SynodicMonth / ChebyKAN

Kolmogorov-Arnold Networks (KAN) using Chebyshev polynomials instead of B-splines.
349 stars 36 forks source link

Tanh and infinite support #2

Closed edmondja closed 6 months ago

edmondja commented 6 months ago

We can avoid using tanh if we used sine-cosine form of Fourier series instead don't you think ?

SynodicMonth commented 6 months ago

That's true. there's a repo https://github.com/GistNoesis/FourierKAN uses Fourier series. I'm kind of inspired by that. But i found it harder to train (im not sure why, maybe because its periodical or just not right hyperparams). There're also other orthogonal polynomials (Legendre, Hermite, Laguerre) might work. Maybe ill try them later.

edmondja commented 6 months ago

Amazing thanks.

edmondja commented 6 months ago

I confirm your implementation gives better results than FourierKAN (I used it with UDRL on cartpole)

SynodicMonth commented 6 months ago

I've tested that ChebyKAN without layernorm and tanh is absolutely not trainable. But with a tanh it collapse to MLP when degree=1. Maybe its not KAN works but MLP works. I'm quite curious whether KAN can outperforms MLP on UDRL tasks.

cwkx commented 6 months ago

I think this is a fairer test - https://gist.github.com/cwkx/b74c0e759471064e69436be287fe142e - it shows parameters (SIREN MLP uses less) and convergers faster. Obviously both sensitive to init at this small size.

edmondja commented 6 months ago

I saw those results, but I don't experience the same thing. For me ChebyKAN destroys everything. I experience like in the KAN paper an extremely high capacity to fit the data with only few parameters, more than 10 times more parameters (and deeper net) are needed for MLP to reach similar performance. I always had good performances with MLP compared to regular ML, besides I was top 10% on Kaggle with similar MLP code 7 years ago so I have good hopes im testing it a bit properly.

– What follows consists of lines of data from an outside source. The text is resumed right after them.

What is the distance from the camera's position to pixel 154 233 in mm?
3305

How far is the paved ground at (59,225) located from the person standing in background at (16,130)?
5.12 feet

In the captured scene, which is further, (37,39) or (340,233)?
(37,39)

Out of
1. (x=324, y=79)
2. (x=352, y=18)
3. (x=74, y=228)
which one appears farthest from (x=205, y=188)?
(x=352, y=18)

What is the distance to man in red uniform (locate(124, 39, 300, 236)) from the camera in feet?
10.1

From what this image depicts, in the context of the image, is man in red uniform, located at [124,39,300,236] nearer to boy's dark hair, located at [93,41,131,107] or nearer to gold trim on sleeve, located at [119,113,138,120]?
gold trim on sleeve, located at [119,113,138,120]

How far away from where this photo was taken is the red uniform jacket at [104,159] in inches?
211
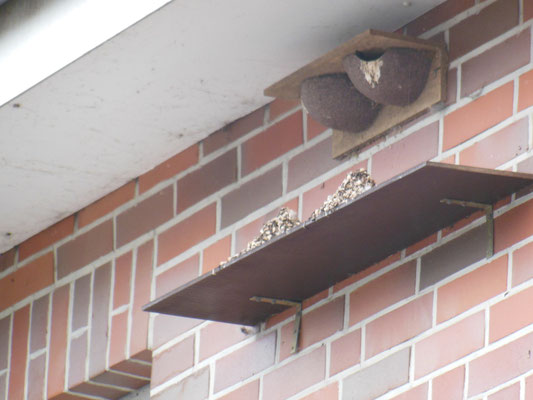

Besides very easy fitting no matter the hyperparameters I pick, the validation loss of ChebyKAN is significantly better (val logloss is about 0.67 for MLP and 0.55 almost on UDRL and cartpole). People say its because KAN is good at estimating simple functions, cartpole is not real data but a simplistic "game" after all (but then why the train loss is so high with MLP...).

This doesnt translate on RL performances though, I have similar performances, but I would blame biases of RL algorithms (like primacy bias) rather than the ML algorithm. Also someone else didn't have better results than MLP on cartpole with other types of KAN : https://github.com/riiswa/kanrl/issues/1#event-12741810791 (I prefer not to share my code because it is ugly).

SynodicMonth commented 6 months ago

I think this is a fairer test - https://gist.github.com/cwkx/b74c0e759471064e69436be287fe142e - it shows parameters (SIREN MLP uses less) and convergers faster. Obviously both sensitive to init at this small size.

That's really mindblowing. i havnt test siren yet but siren seems even better. I assume SIREN and KAN are more suitable because i use a test func with sin/cos in its fomula? (not sure). SIREN seems really interesting.

tbh they're so sensitive to initialization, i've been struggle to compare them properly. my fualt.

SynodicMonth commented 6 months ago

That's good news! I'm quite doubt about KAN's ability now after several testruns on CV/NLP. It seems only capable in simple questions/fomulas. It probably wont replace mlp but might be useful in some simple physics senarios(?)

ChebyKAN is more close to LAN than the original KAN (as pointed by #3). Maybe its easier to train using adam.